Ketua Dewan Pembina Depinas SOKSI dan Kepala Badan Polhukam KADIN Indonesia ini menerangkan, dalam konteks kehidupan berdemokrasi, sikap toleransi pada ranah politik pun masih menyisakan beragam persoalan yang cukup menyita perhatian publik. Hal ini tercermin dari hasil Survei Litbang KOMPAS, yang mengindikasikan bahwa sekitar 77,8 persen responden merasa pesimis dan khawatir tergerusnya nilai-nilai toleransi pada Pemilu 2024.

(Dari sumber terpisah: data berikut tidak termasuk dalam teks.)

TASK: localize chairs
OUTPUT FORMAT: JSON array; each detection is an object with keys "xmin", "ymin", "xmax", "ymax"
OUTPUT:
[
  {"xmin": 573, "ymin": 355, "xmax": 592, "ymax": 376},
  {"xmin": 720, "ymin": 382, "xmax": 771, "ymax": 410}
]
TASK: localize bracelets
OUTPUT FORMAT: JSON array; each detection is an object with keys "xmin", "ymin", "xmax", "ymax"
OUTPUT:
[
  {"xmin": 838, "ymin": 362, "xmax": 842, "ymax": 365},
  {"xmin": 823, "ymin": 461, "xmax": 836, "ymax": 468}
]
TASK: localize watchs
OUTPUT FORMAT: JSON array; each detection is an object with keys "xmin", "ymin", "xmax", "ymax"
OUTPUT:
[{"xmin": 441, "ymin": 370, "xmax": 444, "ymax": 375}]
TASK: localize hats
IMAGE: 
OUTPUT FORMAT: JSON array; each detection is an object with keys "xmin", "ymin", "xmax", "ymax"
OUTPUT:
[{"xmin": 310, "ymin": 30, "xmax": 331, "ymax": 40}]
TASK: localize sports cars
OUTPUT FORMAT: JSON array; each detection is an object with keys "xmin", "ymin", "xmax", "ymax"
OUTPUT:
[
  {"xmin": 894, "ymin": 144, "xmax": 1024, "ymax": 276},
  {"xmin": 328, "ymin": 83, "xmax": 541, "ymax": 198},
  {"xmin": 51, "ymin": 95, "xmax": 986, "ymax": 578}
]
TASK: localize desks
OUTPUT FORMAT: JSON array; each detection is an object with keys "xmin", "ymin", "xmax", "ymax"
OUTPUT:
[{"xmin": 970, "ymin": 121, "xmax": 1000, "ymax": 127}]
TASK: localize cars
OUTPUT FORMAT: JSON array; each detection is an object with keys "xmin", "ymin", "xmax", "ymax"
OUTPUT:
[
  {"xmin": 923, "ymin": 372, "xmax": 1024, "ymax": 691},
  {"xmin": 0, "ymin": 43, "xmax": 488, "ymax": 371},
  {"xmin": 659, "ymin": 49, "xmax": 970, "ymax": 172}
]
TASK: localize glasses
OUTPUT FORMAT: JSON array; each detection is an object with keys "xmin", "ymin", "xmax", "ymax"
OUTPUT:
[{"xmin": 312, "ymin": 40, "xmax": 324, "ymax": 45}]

“Potensi intoleransi ini ditengarai dipicu oleh beberapa faktor, antara lain rendahnya kedewasaan politik masyarakat, kurangnya keteladanan tokoh politik dalam kontestasi politik secara sehat, penggunaan politik identitas, imbas atau residu dari Pemilu 2019 yang belum sepenuhnya tuntas, dan maraknya buzzer politik. Semua faktor tersebut dikhawatirkan menjadi pemicu terpinggirkannya sikap toleran dalam kontestasi politik, dan turut memanaskan suhu politik,” pungkas Bamsoet.